Stated exercise
Copy word for word every line of the records below, starting with the line that contains "Which choice among" and continuing through the end of the records, with both ends included. Leave the pictures out.

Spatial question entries
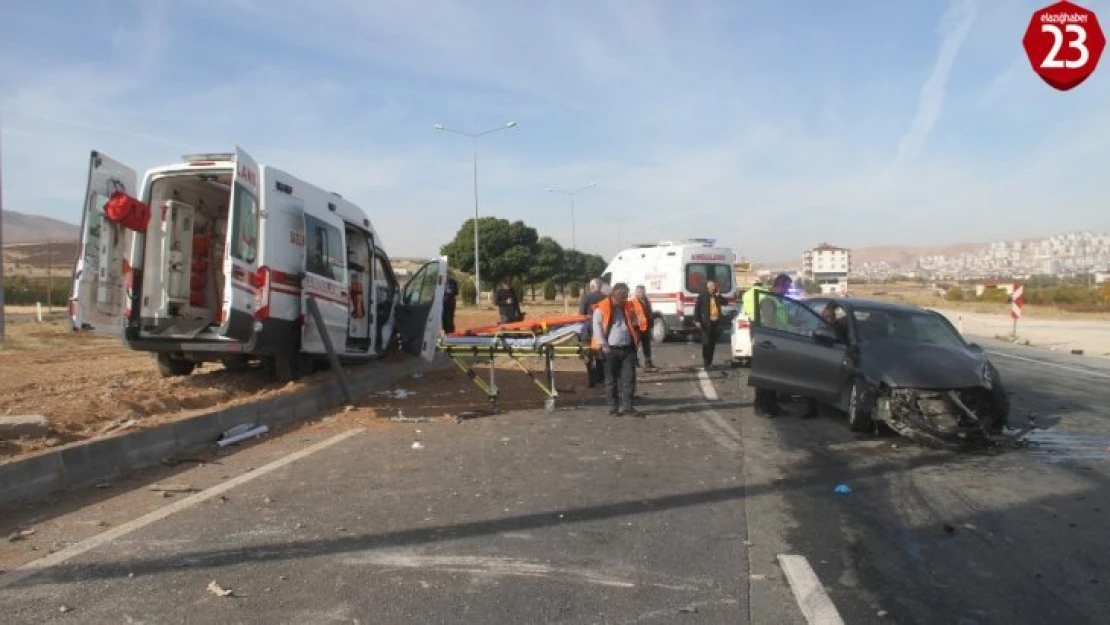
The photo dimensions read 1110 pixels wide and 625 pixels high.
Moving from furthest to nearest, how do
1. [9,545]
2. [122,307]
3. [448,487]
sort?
[122,307]
[448,487]
[9,545]

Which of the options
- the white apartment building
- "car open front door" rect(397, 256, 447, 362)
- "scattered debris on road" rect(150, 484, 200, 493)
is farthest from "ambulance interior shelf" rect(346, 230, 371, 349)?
the white apartment building

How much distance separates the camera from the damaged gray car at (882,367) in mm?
8039

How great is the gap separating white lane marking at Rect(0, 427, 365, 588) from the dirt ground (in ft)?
4.42

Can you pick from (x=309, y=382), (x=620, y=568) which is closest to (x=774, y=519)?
(x=620, y=568)

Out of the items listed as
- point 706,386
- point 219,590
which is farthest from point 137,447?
point 706,386

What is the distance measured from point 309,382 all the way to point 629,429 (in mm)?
4284

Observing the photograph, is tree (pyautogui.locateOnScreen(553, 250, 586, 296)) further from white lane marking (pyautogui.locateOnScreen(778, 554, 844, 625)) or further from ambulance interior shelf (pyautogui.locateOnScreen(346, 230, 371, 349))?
white lane marking (pyautogui.locateOnScreen(778, 554, 844, 625))

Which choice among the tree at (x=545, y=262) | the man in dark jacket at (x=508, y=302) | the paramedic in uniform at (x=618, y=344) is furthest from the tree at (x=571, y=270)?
the paramedic in uniform at (x=618, y=344)

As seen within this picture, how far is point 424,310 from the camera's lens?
13.0 metres

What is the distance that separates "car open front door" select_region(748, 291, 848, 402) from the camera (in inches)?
364

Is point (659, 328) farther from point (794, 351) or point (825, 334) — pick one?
point (825, 334)

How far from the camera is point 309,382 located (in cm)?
1091

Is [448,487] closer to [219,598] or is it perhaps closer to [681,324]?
[219,598]

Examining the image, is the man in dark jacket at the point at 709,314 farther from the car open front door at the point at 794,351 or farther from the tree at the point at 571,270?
the tree at the point at 571,270
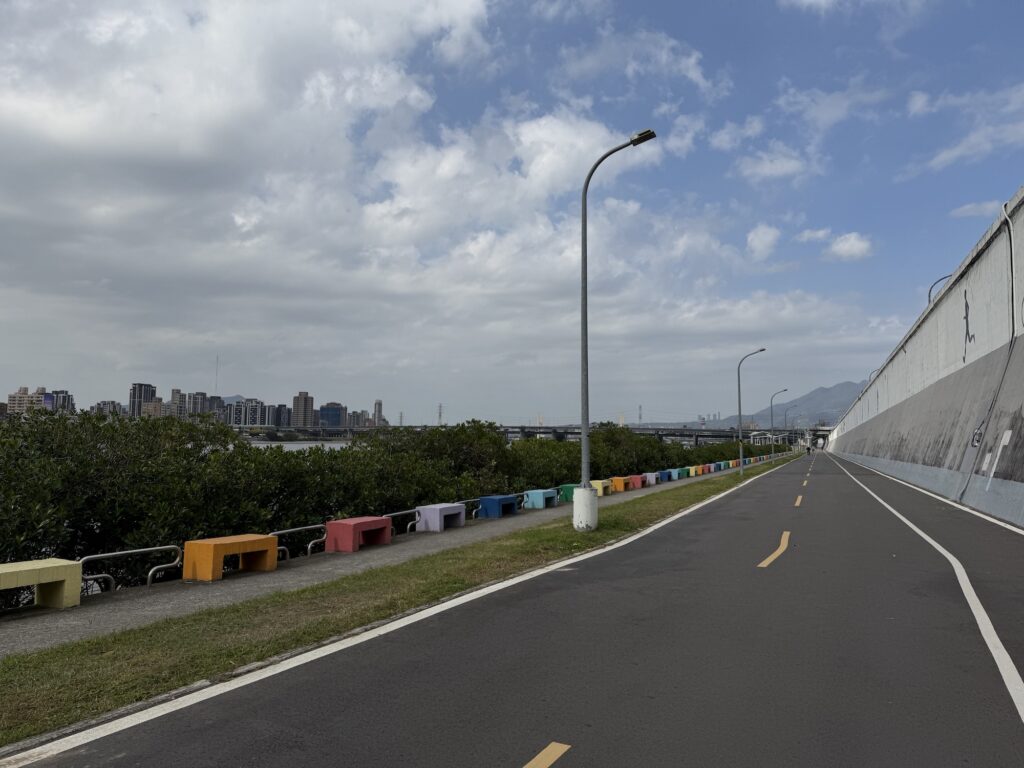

Solution
Which choice among the tree at (x=545, y=262) | the man in dark jacket at (x=508, y=302) | the paramedic in uniform at (x=618, y=344) is furthest from the tree at (x=571, y=270)?
the paramedic in uniform at (x=618, y=344)

As seen within this picture, how far is point 424,310 from the camera's lens?
13.0 metres

What is the distance that separates "car open front door" select_region(748, 291, 848, 402) from the camera (in inches)?
364

Is point (659, 328) farther from point (794, 351) or point (825, 334) — pick one?
point (825, 334)

How far from the camera is point 309,382 located (in cm)?
1091

Is [448,487] closer to [219,598] or is it perhaps closer to [681,324]?
[219,598]

Examining the image, is the man in dark jacket at the point at 709,314 farther from the car open front door at the point at 794,351 or farther from the tree at the point at 571,270?
the tree at the point at 571,270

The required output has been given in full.